» **WORK TO COMPLETE**: Below is a listing to copy exactly; no image goes into the copy.

» **SUPPLIED INFORMATION**:
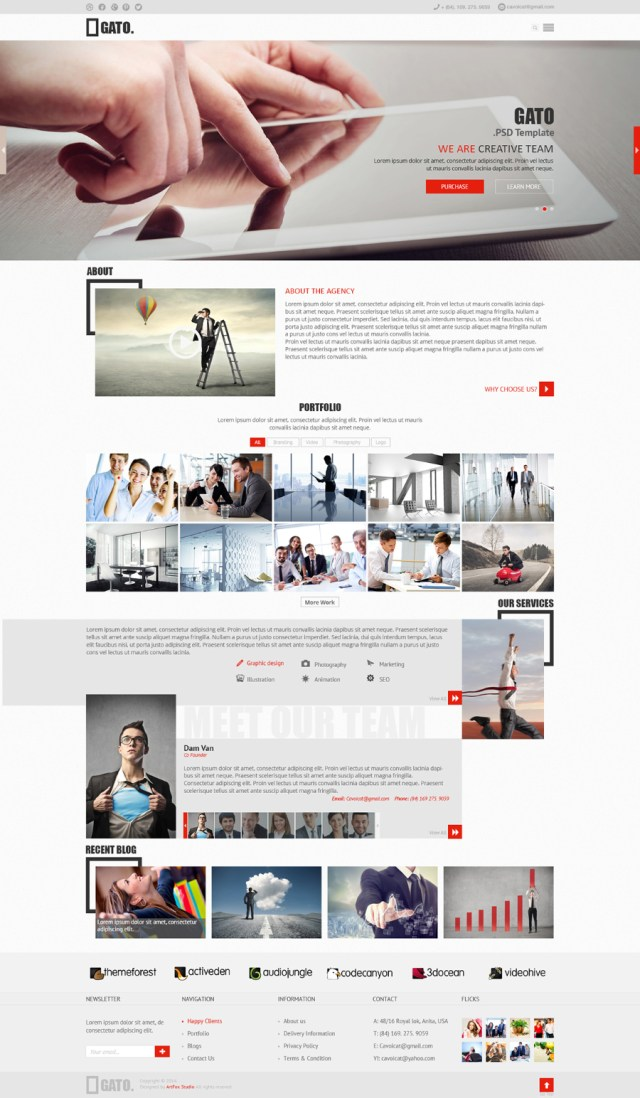 Gato Free Website Template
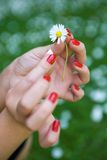 Hands and white daisy Stock Photography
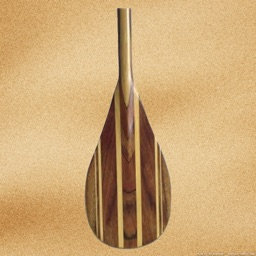paddle assist - your personal coach and metronome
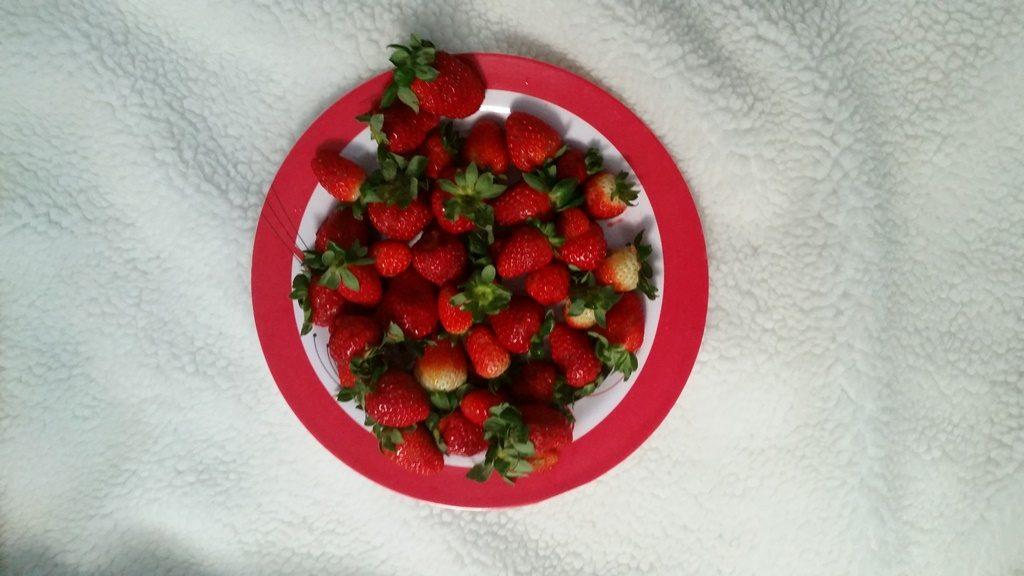 frutas-lary-di-lua-1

» **RESPONSE**:
 Gato Free Website Template
 Hands and white daisy Stock Photography
paddle assist - your personal coach and metronome
 frutas-lary-di-lua-1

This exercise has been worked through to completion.